The business auto policy declared that anyone is an insured while driving a covered auto that the named insured owns, hires, or borrows. And, by endorsement, any employee of OSP was an insured while using a covered auto that OSP did not own, hire, or borrow in OSP's business or personal affairs. The plaintiffs argued that this meant the auto policy applied to Guerra. The court did not agree. The court felt that this was a strained construction because it omits the plain requirement of using the auto in the business or personal affairs of OSP. The court noted that Guerra admitted that he was not acting on behalf of his employer at the time of the accident; he was driving his personal auto while off duty at the time of the accident. This meant to the court that Guerra was not using his car in OSP's business or personal affairs. Guerra was not an insured and his personal auto was not a covered auto, so the

Hartford policy did not apply to this claim.

Homeowners Case of Note

Coverage for musical equipment is often not addressed when arranging homeowners insurance. But, as this case illustrates, it should be.

The insured had a theft from his dwelling, and a loss of nearly $27,000 was claimed for musical recording and playing equipment.

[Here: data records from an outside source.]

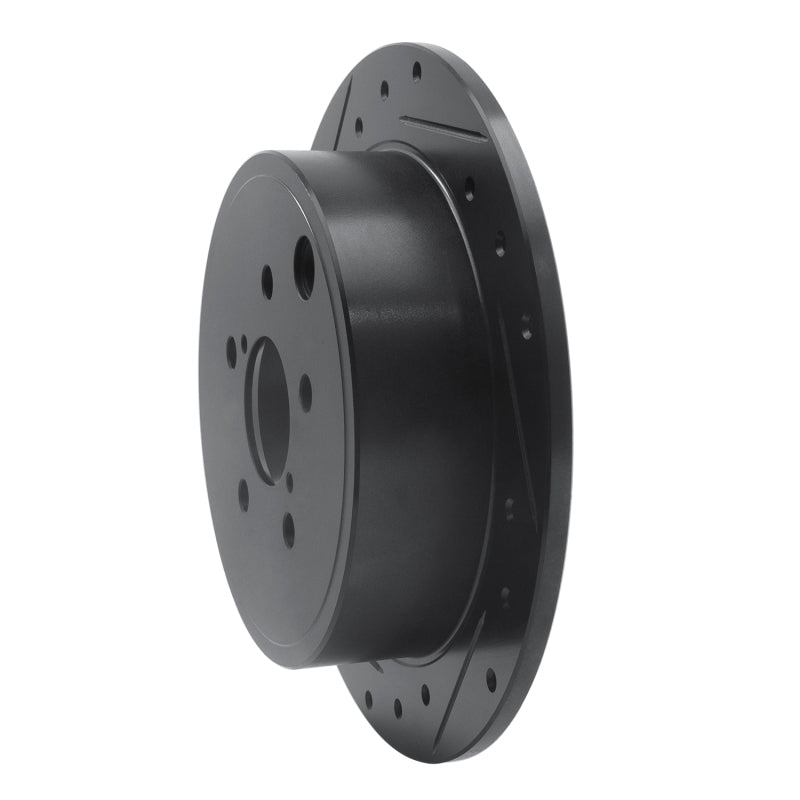 Load image into Gallery viewer, R1 Concepts 633-13021L RNC Brake Rotor - Drill &amp; Slot
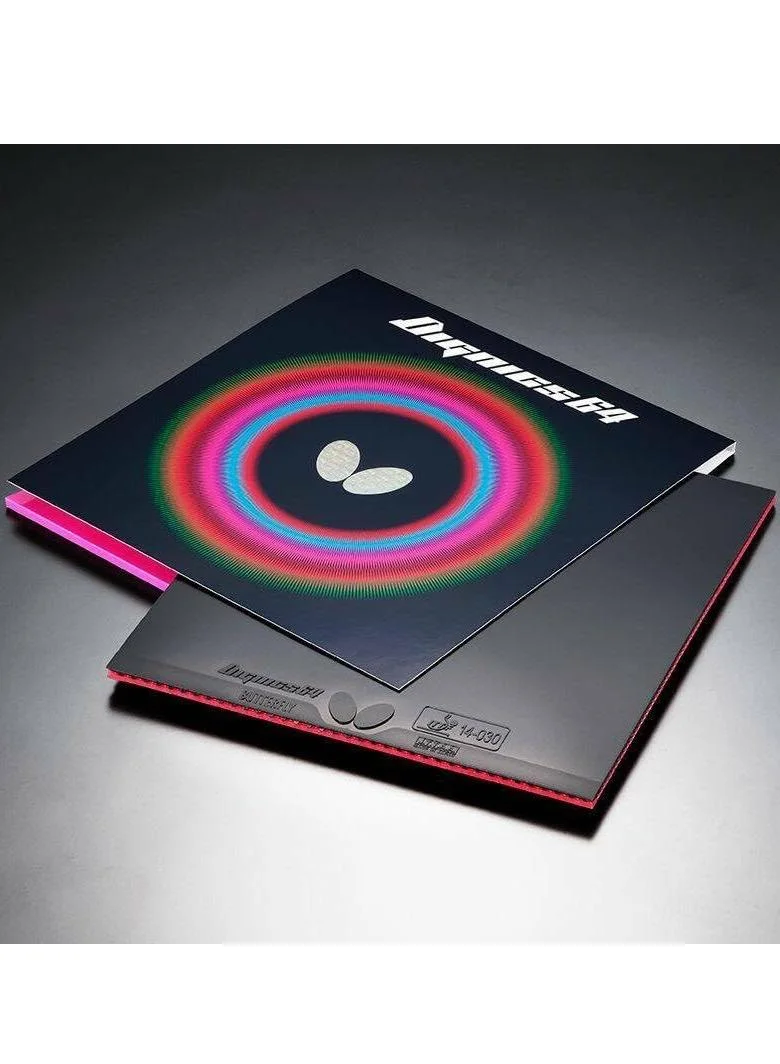 باترفلاي مطاط تنس طاولة فراشة ديجنيكس  احترافي أسود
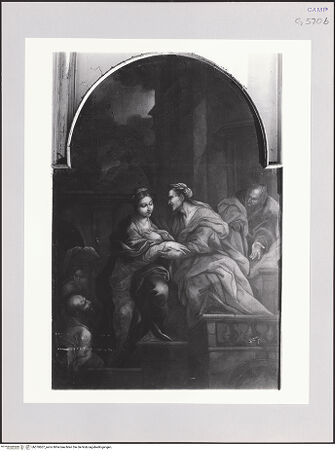 Vorderseite von Pedicini, Luciano [https://www.deutsche-digitale-bibliothek.de/content/lizenzen/rv-ez/] Heimsuchung - Gesamtansicht, bh570607_recto. Foto: Pedicini, Luciano.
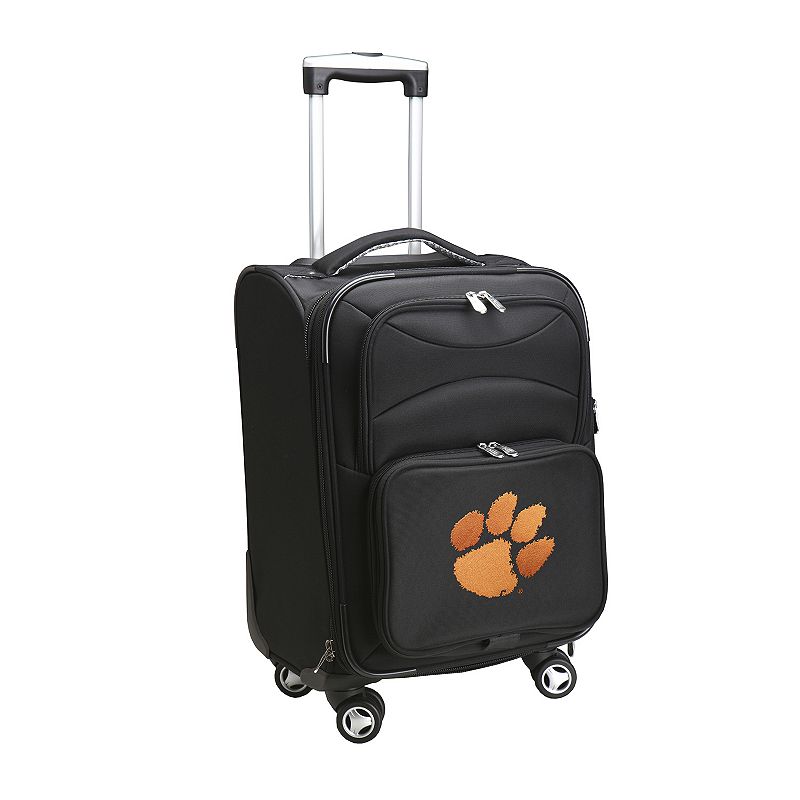 Clemson Tigers 20-in. Expandable Spinner Carry-On, Black, 20WHEL Co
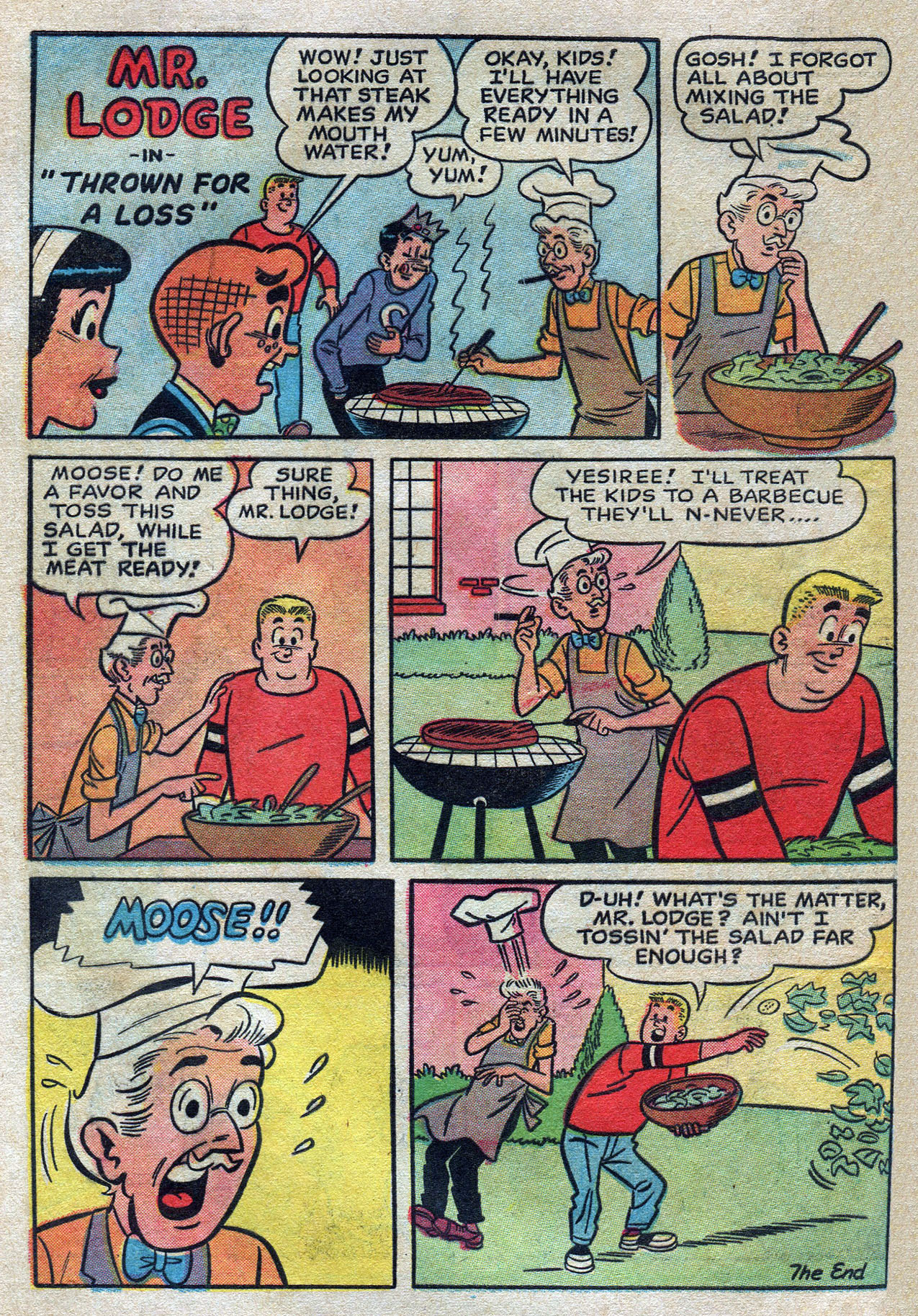 Read online Archie Giant Series Magazine comic -  Issue #27 - 28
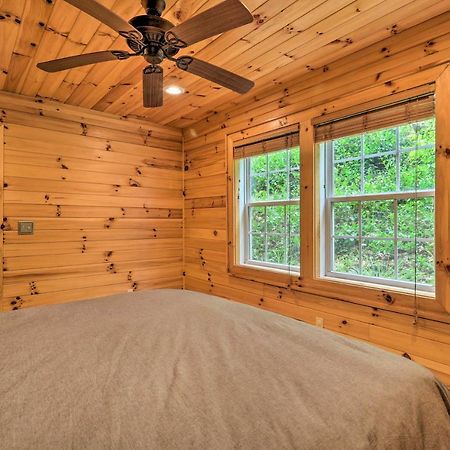 Cozy Boone Cabin With Deck Close To Downtown! Exterior foto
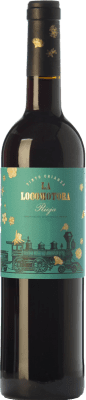 Uvas Felices La Locomotora Tempranillo Rioja Crianza Botella Magnum 1,5 L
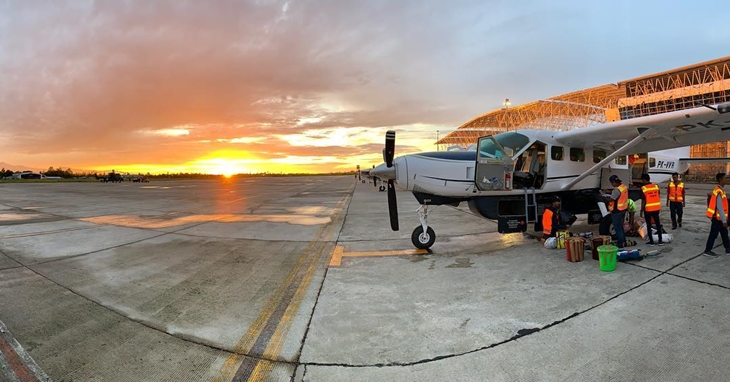 Bandara Mozes Kilangin. (Foto: instagram.com/pete_fly)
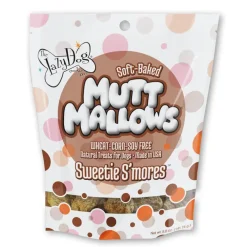 Lazy Dog Mutt Mallows Sweetie S'mores Treat For Dogs (5 oz)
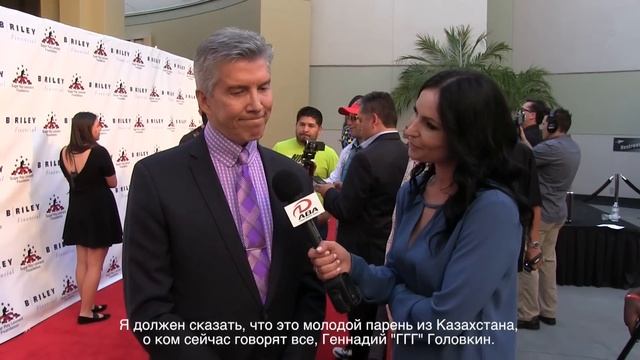 Майк Баффер :" Мой любимый боксер сейчас Геннадий Головкин." смотреть онлайн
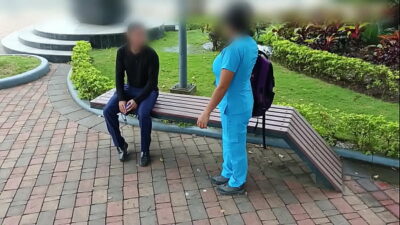 Shame on Mexico’s health secretary! She’s the nurse who invites men to her house for intense sexual adventures.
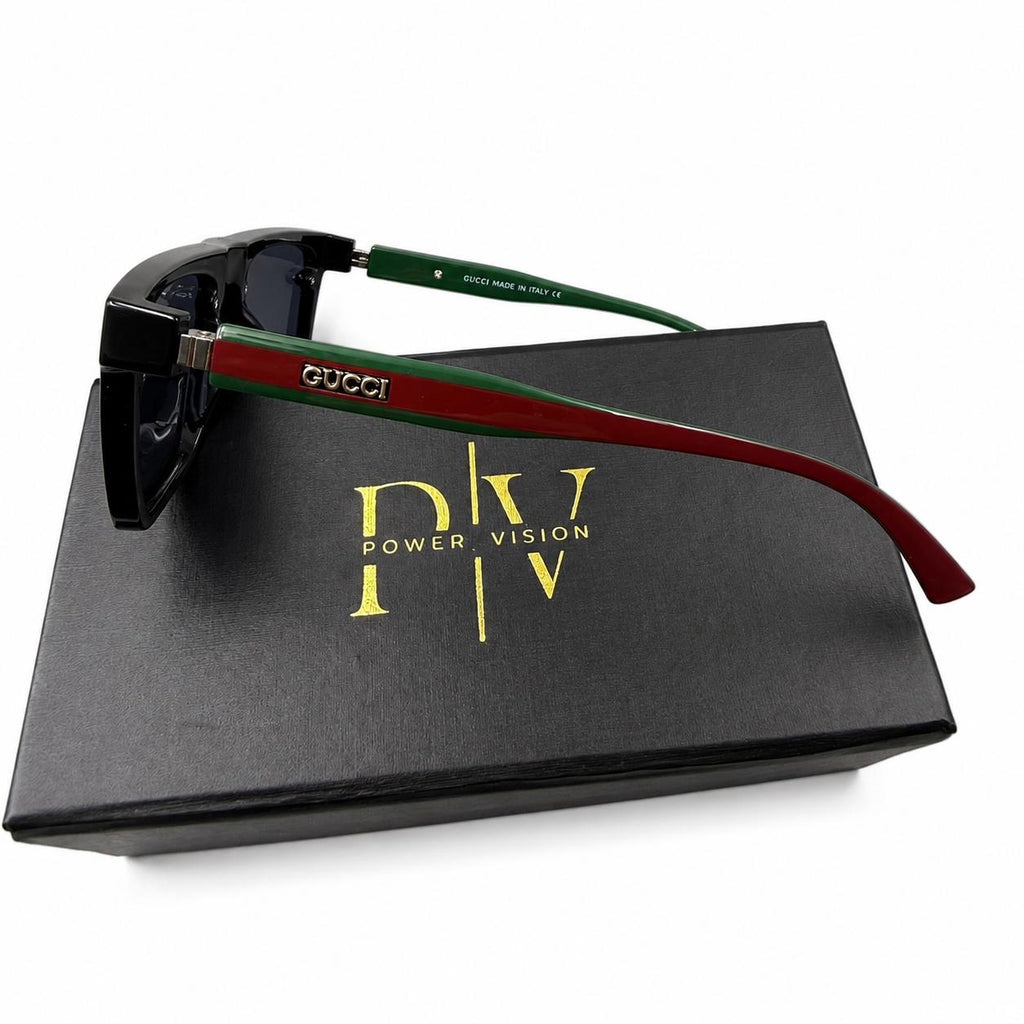 GC 8962 - SLEEK - BLACK - STRAIGHT BRIDGE - CONCILED SPRING - PREMIUM BRANDING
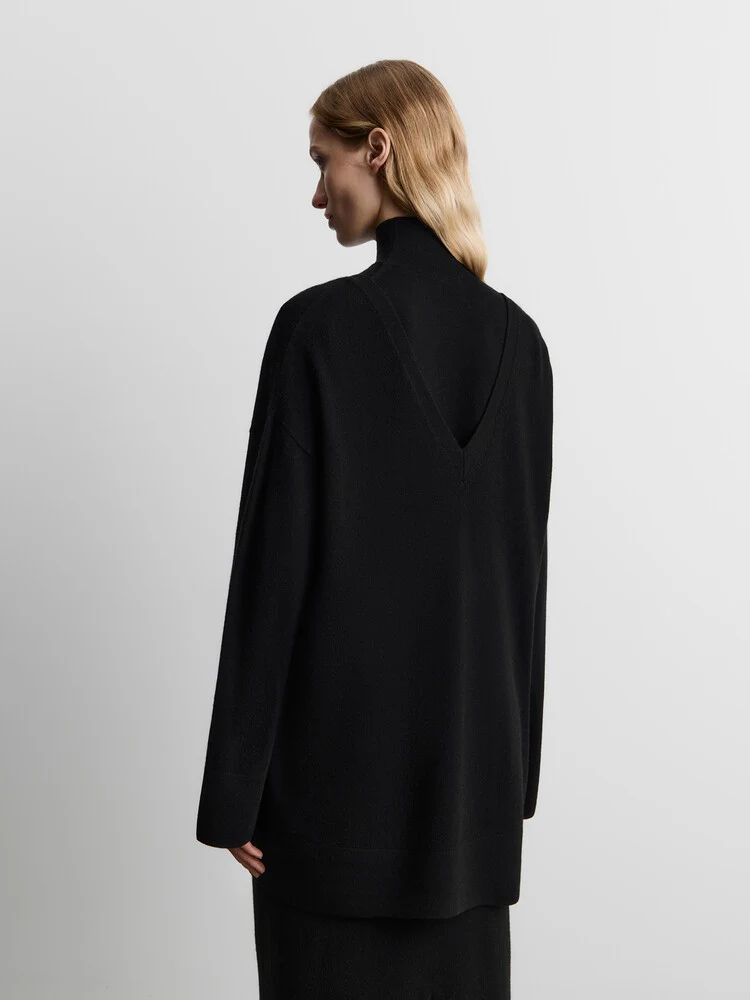 Merino-cashmere cardigan - Image 6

Based upon the insured's examination under oath, the insurer determined that the equipment was business property and limited the amount paid to $500, the policy limit for business property. The insured sued for breach of contract, asserting that the equipment should be covered up to the limit for his personal property (nearly $40,000).

The policy defined “business” as “including a trade, profession, or occupation.” The insured said the equipment was not used in a business, but rather “used for personal use only, perhaps accompanied by a dream that someday [he] might be able to get into the music business.” Further, he argued, the phrase “business property” left three interpretations possible: (1) the property was used exclusively in pursuit of a trade, profession or occupation; (2) the property was used sometimes in business; or (3) the property had only once been used in business but was not now.

But the appellate court agreed with the trial court, and said there was no genuine issue of material fact. Although the insured had claimed that music was “just a hobby,” his testimony under oath was that he had no occupation; he received much of the equipment in exchange for services; he performed shows where he would be paid monetary compensation; and he used the equipment to produce demos that he sent to record companies. The court added that the lack of a definition for “business property” did not render the phrase ambiguous, and so, the trial court's decision in favor of the insurer was upheld.

This case is Mack v. Nationwide Mutual Fire Insurance Company, 2005 Westlaw 1314800 (Oh. App. 6, 2005).